Put the lines below into a numbered list, skipping any blank lines and leaving out the pictures.

####################

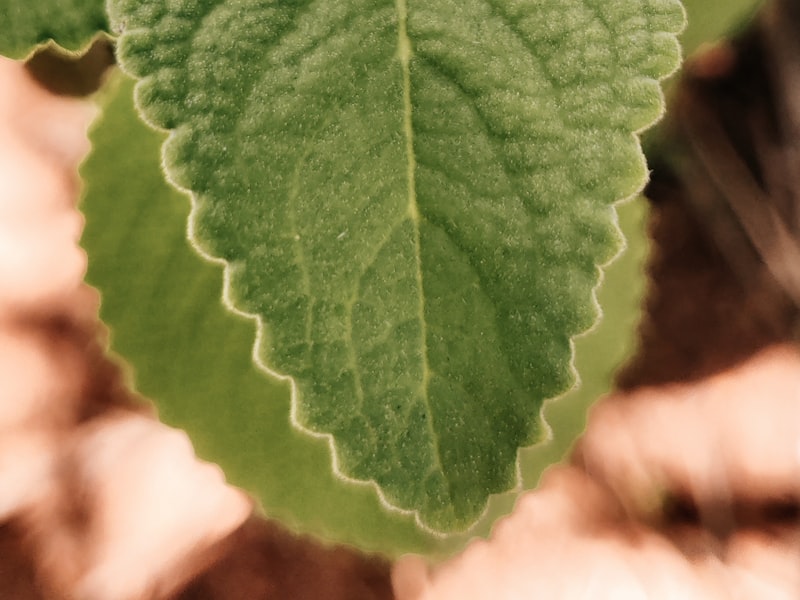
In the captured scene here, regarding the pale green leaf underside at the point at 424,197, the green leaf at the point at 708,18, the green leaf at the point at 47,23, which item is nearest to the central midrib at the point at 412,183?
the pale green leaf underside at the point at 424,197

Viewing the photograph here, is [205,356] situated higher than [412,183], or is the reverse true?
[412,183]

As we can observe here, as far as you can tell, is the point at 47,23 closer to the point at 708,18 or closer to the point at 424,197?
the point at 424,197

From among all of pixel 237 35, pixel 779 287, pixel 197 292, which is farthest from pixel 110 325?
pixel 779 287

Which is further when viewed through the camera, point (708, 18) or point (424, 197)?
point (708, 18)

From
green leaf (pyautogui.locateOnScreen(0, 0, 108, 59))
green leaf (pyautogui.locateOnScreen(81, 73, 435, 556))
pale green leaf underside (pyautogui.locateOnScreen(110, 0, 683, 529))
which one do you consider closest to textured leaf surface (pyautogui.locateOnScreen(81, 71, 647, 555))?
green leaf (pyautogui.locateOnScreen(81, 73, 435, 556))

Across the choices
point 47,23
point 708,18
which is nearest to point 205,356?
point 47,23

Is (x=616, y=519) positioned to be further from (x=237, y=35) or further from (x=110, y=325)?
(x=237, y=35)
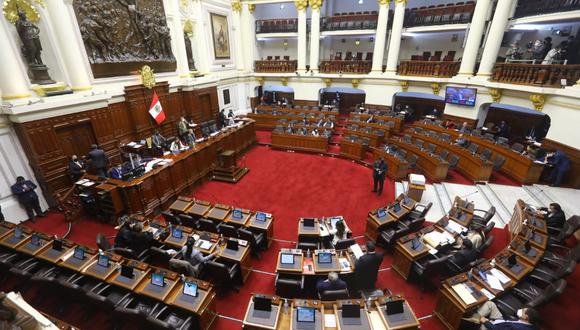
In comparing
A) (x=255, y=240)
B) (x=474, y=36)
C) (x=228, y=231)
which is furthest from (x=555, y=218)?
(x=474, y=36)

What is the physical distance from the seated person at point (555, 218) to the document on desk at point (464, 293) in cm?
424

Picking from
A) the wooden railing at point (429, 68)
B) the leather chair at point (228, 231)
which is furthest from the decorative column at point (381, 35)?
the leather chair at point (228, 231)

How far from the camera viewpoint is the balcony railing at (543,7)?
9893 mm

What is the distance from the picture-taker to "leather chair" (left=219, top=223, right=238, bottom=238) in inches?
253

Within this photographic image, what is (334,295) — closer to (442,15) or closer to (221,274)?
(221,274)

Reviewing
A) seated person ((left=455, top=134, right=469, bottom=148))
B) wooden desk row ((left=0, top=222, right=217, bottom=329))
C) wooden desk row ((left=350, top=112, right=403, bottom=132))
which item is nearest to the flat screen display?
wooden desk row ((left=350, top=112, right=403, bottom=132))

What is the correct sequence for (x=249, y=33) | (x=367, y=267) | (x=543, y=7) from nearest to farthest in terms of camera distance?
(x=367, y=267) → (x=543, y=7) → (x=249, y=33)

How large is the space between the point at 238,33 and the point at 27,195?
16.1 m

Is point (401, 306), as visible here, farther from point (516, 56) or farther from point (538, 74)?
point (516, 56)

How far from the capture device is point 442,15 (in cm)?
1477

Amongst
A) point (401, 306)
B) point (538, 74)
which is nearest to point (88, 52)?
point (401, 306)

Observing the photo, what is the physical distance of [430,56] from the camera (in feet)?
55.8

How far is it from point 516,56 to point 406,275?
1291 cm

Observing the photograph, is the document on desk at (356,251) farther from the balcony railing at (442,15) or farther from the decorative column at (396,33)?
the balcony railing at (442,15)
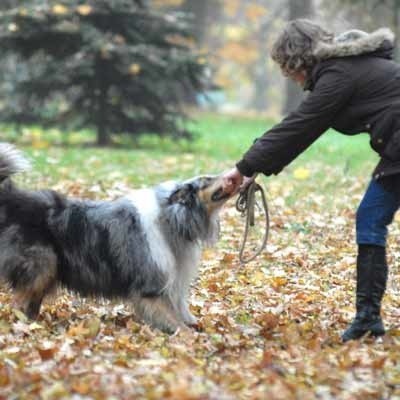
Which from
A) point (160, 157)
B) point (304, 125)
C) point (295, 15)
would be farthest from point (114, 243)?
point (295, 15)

####################

▶ [Answer]
1. In the captured scene here, regarding the pale green leaf underside at the point at 424,197, the green leaf at the point at 708,18, the green leaf at the point at 47,23, which item is nearest to the central midrib at the point at 412,183?
2. the pale green leaf underside at the point at 424,197
3. Viewing the photograph here, is [205,356] situated higher than [412,183], or is the reverse true?
4. [412,183]
5. As we can observe here, as far as you can tell, is the point at 47,23 closer to the point at 708,18 or closer to the point at 424,197?
6. the point at 424,197
7. From among all of pixel 237 35, pixel 779 287, pixel 197 292, which is farthest from pixel 110 325?
8. pixel 779 287
9. Which is further when viewed through the camera, point (708, 18) or point (424, 197)?
10. point (708, 18)
11. From
12. green leaf (pyautogui.locateOnScreen(0, 0, 108, 59))
13. green leaf (pyautogui.locateOnScreen(81, 73, 435, 556))
14. pale green leaf underside (pyautogui.locateOnScreen(110, 0, 683, 529))
15. which one do you consider closest to textured leaf surface (pyautogui.locateOnScreen(81, 71, 647, 555))?
16. green leaf (pyautogui.locateOnScreen(81, 73, 435, 556))
17. Across the choices
18. point 47,23
19. point 708,18
20. which is nearest to point 205,356?
21. point 47,23
22. Is (x=616, y=519) positioned to be further from (x=237, y=35) or further from (x=110, y=325)?
23. (x=237, y=35)
24. In comparing
25. A) (x=255, y=240)
26. B) (x=474, y=36)
27. C) (x=228, y=231)
28. which is furthest from (x=555, y=218)?
29. (x=474, y=36)
30. What is the physical distance from the seated person at point (555, 218) to the document on desk at point (464, 293) in cm?
31. 424
32. Picking from
33. A) the wooden railing at point (429, 68)
34. B) the leather chair at point (228, 231)
35. which is furthest from the decorative column at point (381, 35)?
36. the leather chair at point (228, 231)
37. How far from the camera viewpoint is the balcony railing at (543,7)?
38. 9893 mm
39. What is the distance from the picture-taker to "leather chair" (left=219, top=223, right=238, bottom=238) in inches?
40. 253
41. Within this photographic image, what is (334,295) — closer to (442,15) or closer to (221,274)?
42. (221,274)
43. Reviewing
44. A) seated person ((left=455, top=134, right=469, bottom=148))
45. B) wooden desk row ((left=0, top=222, right=217, bottom=329))
46. C) wooden desk row ((left=350, top=112, right=403, bottom=132))
47. which item is nearest to the flat screen display?
48. wooden desk row ((left=350, top=112, right=403, bottom=132))
49. What is the correct sequence for (x=249, y=33) | (x=367, y=267) | (x=543, y=7) from nearest to farthest in terms of camera distance?
50. (x=367, y=267) → (x=543, y=7) → (x=249, y=33)
51. How large is the space between the point at 238,33 and the point at 27,195?
52. 16.1 m
53. Is point (401, 306), as visible here, farther from point (516, 56) or farther from point (538, 74)?
54. point (516, 56)
55. How far from the capture device is point 442,15 (in cm)?
56. 1477
57. Amongst
58. A) point (401, 306)
59. B) point (538, 74)
60. which is nearest to point (88, 52)?
61. point (401, 306)
62. Observing the photo, what is the physical distance of [430,56] from the camera (in feet)?
63. 55.8
64. How far is it from point 516,56 to point 406,275?
65. 1291 cm
66. Observing the photograph, is the document on desk at (356,251) farther from the balcony railing at (442,15) or farther from the decorative column at (396,33)?
67. the balcony railing at (442,15)
68. Which from
69. A) point (160, 157)
70. B) point (304, 125)
71. C) point (295, 15)
72. would be farthest from point (114, 243)?
73. point (295, 15)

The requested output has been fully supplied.